* BEGIN SUPPLIED PASSAGE *
# Toro CCR3650 snowblower just won't start



## Sblg43

Help please!

Toro CCR3650 Model #38518

I cannot get this thing to fire.

It has strong spark and fresh fuel. I cleaned the carb twice (replacing the needle and seat once).

It will fire if I put a little fuel directly into the cylinder (via spark plug hole). Muffler is not plugged or blocked.

The head gasket is in good shape and not leaking.

I have now replaced the plastic carb with the recommended replacement metal carb - ($106) and still nothing

All I can think of is that something must be wrong with the piston/rings although there is compression.

Thanks all.


----------



## td5771

If it fires with gas through the spark plug hole it is not in the engine.

Start at the beginning. Fresh fuel, done. Now is the fuel getting through the fuel line and filter to the carb?

Tilt it up and take the fuel bowl off. Then sit it back on the wheels, gas should flow out.


----------



## Sblg43

Yes, the fuel is flowing through the filter and into the carb. There was plenty of fuel in the bowl. I also removed the fuel line from the carb and saw good flow.

Seeing as how this is new carb and is acting just like the old carb, is there some reason that the fuel is not being drawn into the cylinder?

I have heard it suggested that the rings could be stuck and they are not causing enough of a vacuum to draw the fuel in.


----------



## Mr Fixit

Spark is good, muffler smells like raw gas, or plug gets wet, gas is NEW, you have good compression. Correct?
Then I'd say timing is involved. Check your flywheel key.


----------



## GTP

What is the compression? You're going to need at least 90psi to run an r-tek.


----------



## Sblg43

Plug is dry. I'll check that compression. Thanks


----------



## Kiss4aFrog

If the plug is dry try giving the carb a shot of starting fluid and see if it pops. 

Compression test would be very helpful in trying to get a grip on the problem.


----------



## Sblg43

Starter fluid does nothing. 

Today I pulled the engine and opened it up. What I found was a stuck piston ring. There is some slight scoring on the exhaust side of the piston and that is where the piston ring was stuck. It appears that the ring might be damaged so I order a new set of piston rings. 

I also want to mention that the underside of the piston was very wet while the top side (near the spark plug) was dry, dry, dry.

I will let you know what happens after everything is put back together.

Thanks.
* END SUPPLIED PASSAGE *
* BEGIN DATA SEGMENT *
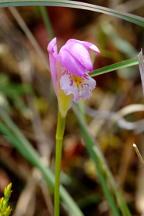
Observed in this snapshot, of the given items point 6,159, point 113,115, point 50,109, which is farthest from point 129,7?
point 6,159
* END DATA SEGMENT *
◆ TASKS TO CARRY OUT
a) In the snowblower thread, what compression does one reply say is the minimum needed to run an r-tek engine?
b) Pick up the snowblower thread after its final post and write what comes next.

◆ FINAL RESULTS
a) At least 90 psi.

b)
----------



## Kiss4aFrog

What brand of oil are you using ??


----------



## GTP

Sblg43 said:


> Starter fluid does nothing.
> 
> Today I pulled the engine and opened it up. What I found was a stuck piston ring. There is some slight scoring on the exhaust side of the piston and that is where the piston ring was stuck. It appears that the ring might be damaged so I order a new set of piston rings.
> 
> I also want to mention that the underside of the piston was very wet while the top side (near the spark plug) was dry, dry, dry.
> 
> I will let you know what happens after everything is put back together.
> 
> Thanks.



Don't forget to do a quick honing to cross hatch the cylinder so the new rings seat properly. I've never seen a rtek barf a ring like that. Is there any evidence of hot spots? Did it ever run while you had it? I've seen rings like that when people seize the motors and then hammer the piston loose with a dowel or screw driver.


----------



## Sblg43

The machine is not mine. The woman who owns it, says that she had it running earlier this winter. I just started to runner harder and harder until she couldn't get it started at all. Since I have had it in my shop, I haven't had it running at all.

Although there is some minor scoring on the piston (near the exhaust port) there is no scoring in the cylinder. The lower ring was stuck right where that scoring is. The cylinder walls look amazingly clean and new with good cross hatching. I will still do a hone as mentioned above.

I don't know what brand of oil she used but I am going to make a new batch of gas/oil mixture before I try to run this again (once the new rings arrive).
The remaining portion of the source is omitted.